I tested the new patch out and am seeing comparable CPU usage to the
previous patch. As far as I can see, heap usage is also comparable between
the two patches, though I will say that both look significantly better than
0.8.1.1 (~250MB vs. ~1GB).

I'll report back if any new issues come up as I start adding more
producer/consumer load.

On Sun, Feb 15, 2015 at 6:38 PM, Jun Rao <j...@confluent.io> wrote:

> Solon, Mathias,
>
> Thanks for testing this out. I just uploaded a slightly modified patch in
> https://issues.apache.org/jira/browse/KAFKA-1952. The new patch may not
> improve the latency and CPU usage further, but will potentially improve
> memory consumption. It would be great if you guys can test the new patch
> out.
□ □ □ □ □ □ □
WRITTEN REQUEST
Can you return, word for word, the stretch of the patch-testing message from "I tested the" through "(~250MB vs. ~1GB)."?

INFORMATION SHOWN
□ □ □ □ □ □ □
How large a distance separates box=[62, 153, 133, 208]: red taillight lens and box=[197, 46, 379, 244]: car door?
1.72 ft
□ □ □ □ □ □ □
COMPLETE ANSWER
I tested the new patch out and am seeing comparable CPU usage to the
previous patch. As far as I can see, heap usage is also comparable between
the two patches, though I will say that both look significantly better than
0.8.1.1 (~250MB vs. ~1GB).